Boltzmann-enhanced discrimination of the receiver operating characteristic

AUC

area under the curve

ROC

receiver operation characteristics

XP

extra precision

MM-GBSA

molecular mechanics/generalized born surface area

DMSO

dimethyl sulfoxide

Data Availability Statement

The PDB files were obtained from the RCSB protein data bank (https://www.rcsb.org/). The dataset for screening is publicly available from the ZINC website (https://zinc.docking.org/). The decoy dataset is obtained from Schrödinger and DUD-E database (http://dude.docking.org/). Active LDHA inhibitors were retrieved from the ChEMBL database (https://www.ebi.ac.uk/chembl/). Decoys were generated from the publicly available Decoyfinder software. 2D fingerprints were generated by the Canvas software purchased from Schrödinger, version 2020-3 (https://www.schrodinger.com/). Pharmacophore models and ROC curves were generated from the program Catalyst purchased from the Biovia Drug Discovery Studio, version 2021 (https://www.3ds.com/products-services/biovia/products/molecular-modeling-simulation/biovia-discovery-studio/). Docking was done using the glide docking package from Schrödinger 2020-3. MM-GBSA calculations were done using the Prime software available from Schrödinger 2020-3. The thermodynamics of waters were calculated using the WaterMap program from Schrödinger version 2022-2. Molecular dynamics simulations were carried out using the Desmond program available from Schrödinger 2022-2. Chemical structures were drawn using ChemDraw Professional version 15.1. The chemical structure transformation was done using MayaChemTools (http://www.mayachemtools.org/).
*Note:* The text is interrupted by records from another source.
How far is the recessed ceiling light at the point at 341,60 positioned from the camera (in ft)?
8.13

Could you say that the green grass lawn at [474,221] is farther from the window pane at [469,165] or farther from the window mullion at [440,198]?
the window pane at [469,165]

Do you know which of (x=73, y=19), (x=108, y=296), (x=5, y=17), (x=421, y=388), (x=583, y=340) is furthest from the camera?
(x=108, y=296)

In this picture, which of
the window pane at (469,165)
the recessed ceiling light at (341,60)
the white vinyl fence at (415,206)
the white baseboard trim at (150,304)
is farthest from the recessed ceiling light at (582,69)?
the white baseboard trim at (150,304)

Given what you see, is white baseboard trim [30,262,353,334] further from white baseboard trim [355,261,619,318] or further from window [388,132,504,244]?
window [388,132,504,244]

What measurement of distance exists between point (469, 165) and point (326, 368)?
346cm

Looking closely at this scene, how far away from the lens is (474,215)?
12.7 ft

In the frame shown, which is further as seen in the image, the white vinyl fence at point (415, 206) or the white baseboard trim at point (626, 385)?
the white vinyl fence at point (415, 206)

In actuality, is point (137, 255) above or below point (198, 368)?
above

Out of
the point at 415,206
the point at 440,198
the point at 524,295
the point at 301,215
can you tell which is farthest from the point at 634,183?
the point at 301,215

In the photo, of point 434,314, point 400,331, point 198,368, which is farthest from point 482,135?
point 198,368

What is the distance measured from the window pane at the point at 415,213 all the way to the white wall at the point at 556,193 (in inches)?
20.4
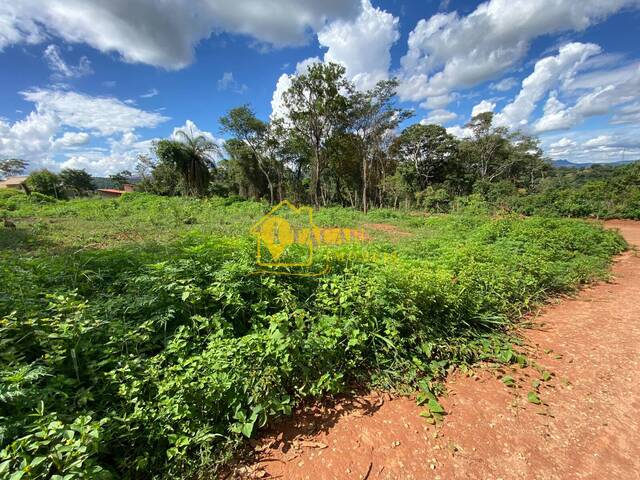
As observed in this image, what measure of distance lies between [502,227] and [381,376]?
680cm

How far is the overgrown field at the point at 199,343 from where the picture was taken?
156 cm

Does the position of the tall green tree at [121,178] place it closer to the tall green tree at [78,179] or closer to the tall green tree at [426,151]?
the tall green tree at [78,179]

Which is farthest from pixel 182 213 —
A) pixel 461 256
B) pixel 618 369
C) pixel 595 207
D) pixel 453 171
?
pixel 453 171

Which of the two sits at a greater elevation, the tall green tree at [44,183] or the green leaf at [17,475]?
the tall green tree at [44,183]

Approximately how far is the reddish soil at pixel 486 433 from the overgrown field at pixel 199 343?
7.6 inches

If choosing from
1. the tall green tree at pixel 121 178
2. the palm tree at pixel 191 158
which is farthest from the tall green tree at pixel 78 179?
the palm tree at pixel 191 158

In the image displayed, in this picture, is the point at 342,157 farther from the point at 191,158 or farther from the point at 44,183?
the point at 44,183

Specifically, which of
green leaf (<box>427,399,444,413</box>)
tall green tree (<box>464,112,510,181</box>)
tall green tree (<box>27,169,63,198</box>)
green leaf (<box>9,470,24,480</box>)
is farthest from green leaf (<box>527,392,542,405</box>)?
tall green tree (<box>27,169,63,198</box>)

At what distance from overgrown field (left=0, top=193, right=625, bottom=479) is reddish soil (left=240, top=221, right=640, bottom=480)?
7.6 inches

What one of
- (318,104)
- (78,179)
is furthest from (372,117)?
(78,179)

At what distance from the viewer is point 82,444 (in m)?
1.35

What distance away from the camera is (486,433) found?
6.46 ft

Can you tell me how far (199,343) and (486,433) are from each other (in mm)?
2309

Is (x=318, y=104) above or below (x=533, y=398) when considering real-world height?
above
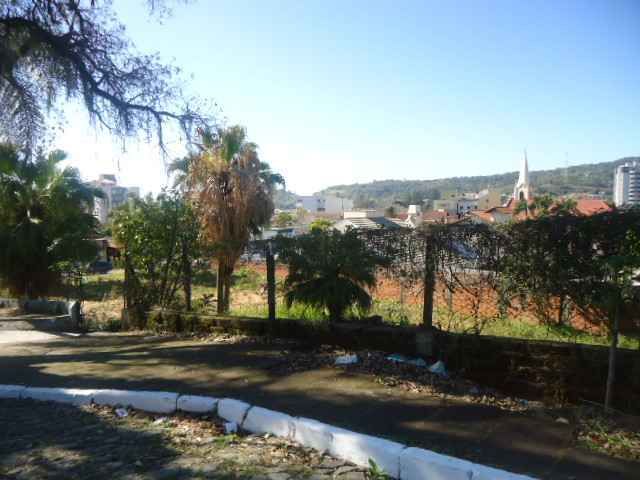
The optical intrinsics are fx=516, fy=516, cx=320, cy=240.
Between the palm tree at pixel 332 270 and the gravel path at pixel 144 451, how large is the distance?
2458 mm

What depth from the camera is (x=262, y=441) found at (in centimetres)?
409

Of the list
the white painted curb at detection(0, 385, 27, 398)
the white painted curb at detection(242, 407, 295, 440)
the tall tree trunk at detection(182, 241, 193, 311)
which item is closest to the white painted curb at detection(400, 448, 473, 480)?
the white painted curb at detection(242, 407, 295, 440)

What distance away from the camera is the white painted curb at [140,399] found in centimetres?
484

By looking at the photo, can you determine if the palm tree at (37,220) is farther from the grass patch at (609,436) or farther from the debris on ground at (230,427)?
the grass patch at (609,436)

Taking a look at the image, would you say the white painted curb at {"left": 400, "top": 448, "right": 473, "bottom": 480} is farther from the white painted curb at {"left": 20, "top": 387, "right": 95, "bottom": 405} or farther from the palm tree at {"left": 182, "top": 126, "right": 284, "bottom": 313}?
the palm tree at {"left": 182, "top": 126, "right": 284, "bottom": 313}

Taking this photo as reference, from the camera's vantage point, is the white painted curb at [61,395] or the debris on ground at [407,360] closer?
the white painted curb at [61,395]

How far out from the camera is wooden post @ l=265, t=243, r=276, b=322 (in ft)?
23.7

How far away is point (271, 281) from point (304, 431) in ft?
11.2

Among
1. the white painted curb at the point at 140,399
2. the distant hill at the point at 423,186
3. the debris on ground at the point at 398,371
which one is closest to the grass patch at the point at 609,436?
the debris on ground at the point at 398,371

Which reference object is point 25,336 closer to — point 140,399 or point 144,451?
point 140,399

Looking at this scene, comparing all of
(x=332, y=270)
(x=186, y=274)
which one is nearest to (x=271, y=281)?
(x=332, y=270)

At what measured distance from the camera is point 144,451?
3.91 metres

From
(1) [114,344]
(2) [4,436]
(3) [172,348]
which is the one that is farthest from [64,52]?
(2) [4,436]

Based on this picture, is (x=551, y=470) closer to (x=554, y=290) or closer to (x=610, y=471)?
(x=610, y=471)
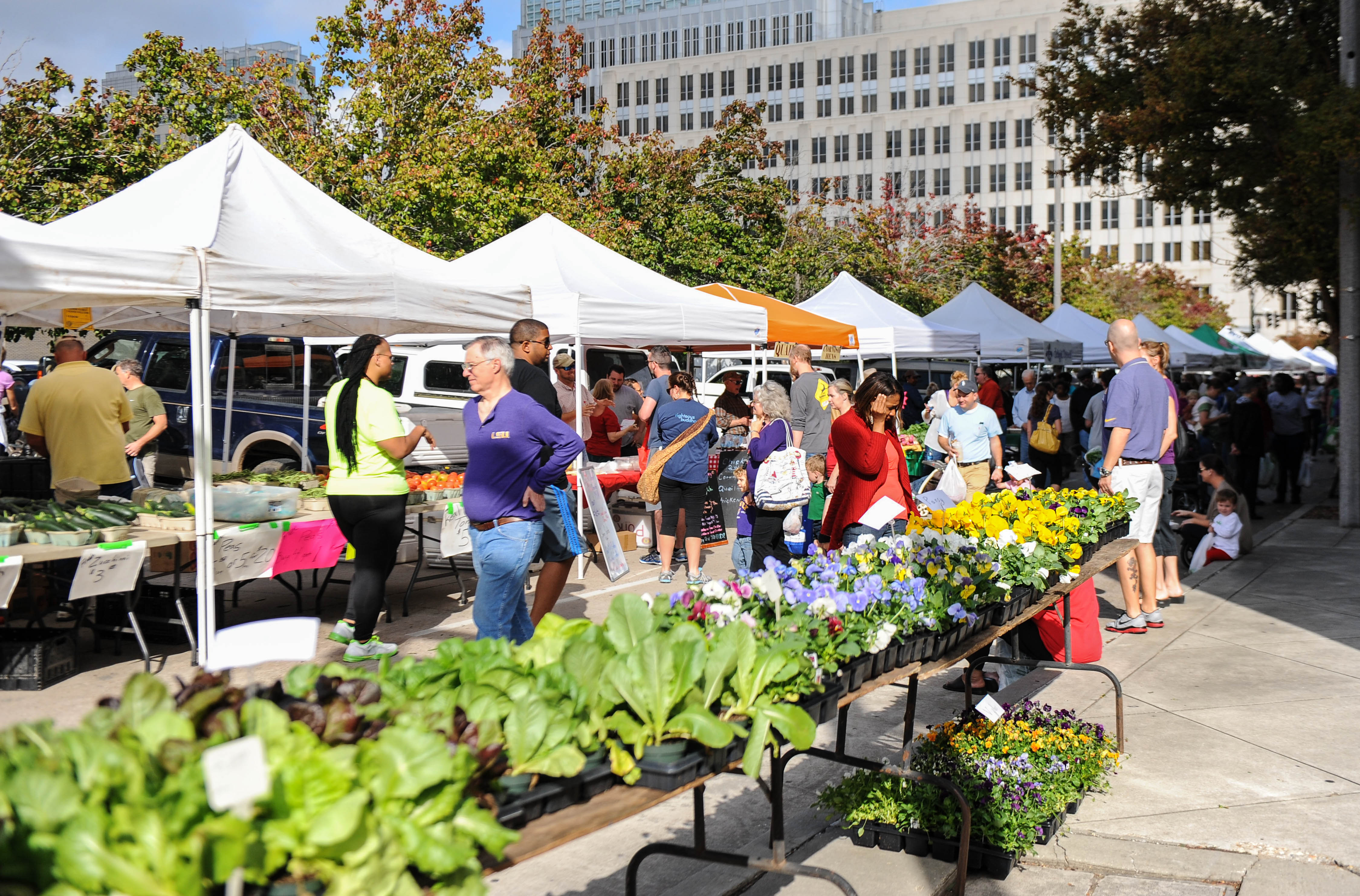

Supporting Information Available

The Supporting Information is available free of charge at https://pubs.acs.org/doi/10.1021/acs.jcim.2c01544.

• Computational virtual screening data, structures of the hits identified from virtual screening, and morphological changes in pancreatic cancer cells upon treatment with ZINC13469319 (PDF)

The authors declare no competing financial interest.